Beecher and I were the only full time workers, with Miss Gill and Miss Crowe running the smaller Girls' Club in another street. But there were several men who lived at the Mission and helped in their spare time. Such were Gurney, a medical whom I had known at Queens', and Raymond Joyce who was getting business experience before training for work with the C.I.M. He eventually landed up at Uruntsi in the Gobi Desert. We often had Cambridge men staying for longer or shorter times. They also came as officers to the camps. Easter Camp in Epping Forest was by invitation, limited to boys who were truly Christians. There was lots of fun, but the meetings were quite solid teaching. There was usually one Cambridge man to each tent, though some of the Bermondsey fellows were every bit as advanced spiritually as any of the C.I.C.C.U. men. I think of Bill Parsons who later became a Baptist minister of outstanding quality. Whitsun Camp, at Riddlesdown [near Purley] in Surrey, was for the scouts, and the P.L.s were tent officers. In my year we had Tony Kimpton as speaker, and the following year, when I also attended, Captain Mc Cormack. I remember Tony having a talk with Charlie Cope, then about 13, and later to become a trusted leader at St John's, Blackheath.

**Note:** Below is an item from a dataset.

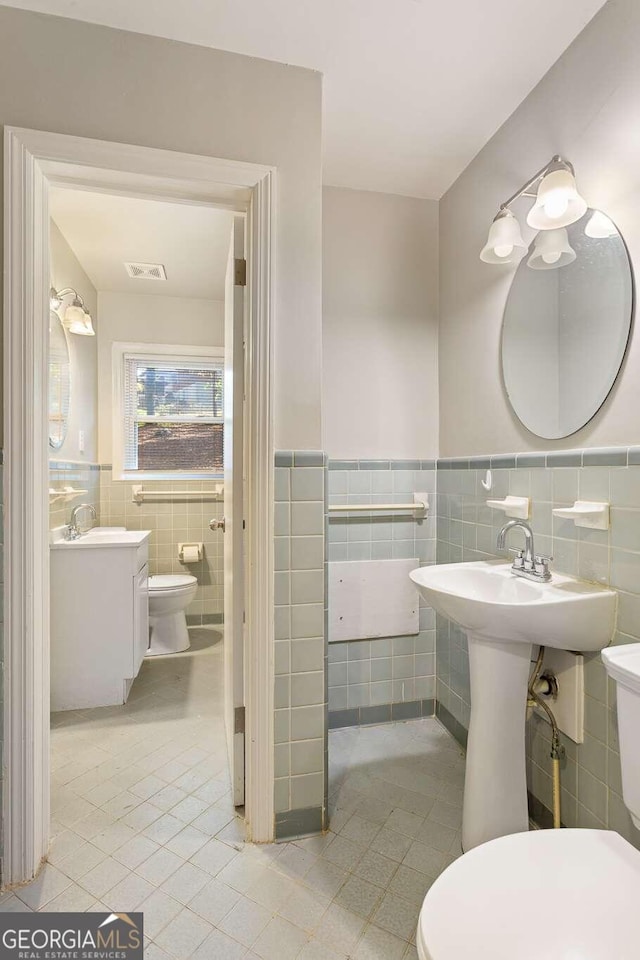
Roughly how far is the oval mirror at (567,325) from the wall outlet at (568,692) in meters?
0.67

Summer Camp was [a fortnight] in the Isle of Wight again, and I was there for the whole month, returning in the middle to organise the travel arrangements for the Scouts. [Not many of the boys would have any family holiday. The combination of fresh air and good food did wonders physically, as the opportunities in Camp Prayers and Quiet Times in the tents did spiritually.] At that camp a boy named Bob Jones came to Christ and about thirty years later [I had a letter from a lay reader in the Church in Wales who had seen my name in a church paper. He wanted to know if I was the same Martin Parsons who had led him to Christ at the scout camp in 1929. I had forgotten the incident.]

Beecher was a t both camps, too. He never quite got on the wavelength with the boys, and was sometimes a trial to the residents, too. I think he was disappointed in the work, and eventually left with some ill feeling. In subsequent ministry in parishes he did not seem to fit in well. Some people seem to be like that and it is hard to understand. At the time I got on quite well with him, but I see now that it was not a terribly happy relationship.

On my day off, which I think was Tuesday, I used to go down to Sidcup to play golf. I joined the club as a five-day member for £4. But I seldom had anyone to play with and it was rather miserable going round alone. Sometimes I would play with Beecher. I had had some lessons when I was about 14, but ought really to have taken some more. Occasionally on a Tuesday evening I would visit friends, or go to a concert. I really needed someone to take a pastoral interest in me, and certainly Beecher did not do that. But I am thankful for my year at C.U.M. and my link with it afterwards. After my year, Arnold Lea of Emma went down. He became Field Director of O.M.F. Then followed Oliver Allison, later to become Bishop in the Sudan. And Wilfred Mumford lived at the Club while a medical student, becoming closely associated with it for a lifetime while he worked sacrificially for the people of Bermondsey. Those were good days. Spiritually a great power in the work was Miss Gill. When she retired she returned to Ireland, and I was able to see her several times before she died. She had a deep and simple faith in the Lord Jesus, who was just a very real and living Person to her, in life and in death.

[It is good to know that the work of C.U.M. goes on. In new buildings, the boys' and girls' clubs now close together, and in a very different Bermondsey, there is still a bright witness to the power of the gospel.